** Set problem 1 **
In the piece on Richard Lugar, update the passage from "On hand to help" to "getting his education.", replacing "Steve Goldsmith" with "Stephen Goldsmith".
** Set problem 2 **
Answer these questions about the piece on Richard Lugar:
(a) At what age was Lugar elected mayor?
(b) Which former mayor of Indianapolis died the previous December?
(c) At which high school was Steve Goldsmith elected student council president?

— BEGIN Document —

I had the honor recently of attending a unique event in the life of the city of Indianapolis.
Mayor Joe Hogsett held a ceremony last month honoring former Mayor and U.S. Sen. Richard Lugar and announcing that the City-County Building plaza, currently under renovation, will be named for Lugar.
The occasion calls to mind the tremendous impact Lugar has had on our city, as well as the nation and the world, and of which some of our citizens might not be fully aware.
Lugar was elected mayor at the age of 35. He quickly saw that Indianapolis risked the fate of other cities that had seen wealth flee to suburban areas as the core of the city withered and died. He acted quickly, in his first two years in office, to solve the problem. Unigov, or “unified government,” was created to streamline city and county services and merge the city and county into one political subdivision. We quickly became the 11th-largest U.S. city, but the impact was far deeper: Unigov was the foundation of our city’s ability not only to survive, but to thrive, in the face of the forces that continue to challenge cities across the country.
On hand to help celebrate the occasion were the other three living former Indianapolis mayors: Steve Goldsmith, Bart Peterson and Greg Ballard. Sadly missing was former Mayor Bill Hudnut, who passed away last December and who built on Lugar’s foundation through the 1980s.
Each of the mayors present discussed what this great man has meant to them. Steve Goldsmith recounted that Lugar was the reason he entered public service: When he was elected student council president at Broad Ripple High School in the 1960s, he received a letter from the chairman of the Indianapolis Public Schools board, Richard Lugar, encouraging him to consider entering public service after getting his education.

— END Document —
— BEGIN Source material —

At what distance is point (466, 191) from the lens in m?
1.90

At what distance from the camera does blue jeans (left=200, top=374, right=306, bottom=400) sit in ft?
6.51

— END Source material —

** Output 1 **
On hand to help celebrate the occasion were the other three living former Indianapolis mayors: Stephen Goldsmith, Bart Peterson and Greg Ballard. Sadly missing was former Mayor Bill Hudnut, who passed away last December and who built on Lugar’s foundation through the 1980s.
Each of the mayors present discussed what this great man has meant to them. Stephen Goldsmith recounted that Lugar was the reason he entered public service: When he was elected student council president at Broad Ripple High School in the 1960s, he received a letter from the chairman of the Indianapolis Public Schools board, Richard Lugar, encouraging him to consider entering public service after getting his education.

** Output 2 **
(a) 35
(b) Bill Hudnut
(c) Broad Ripple High School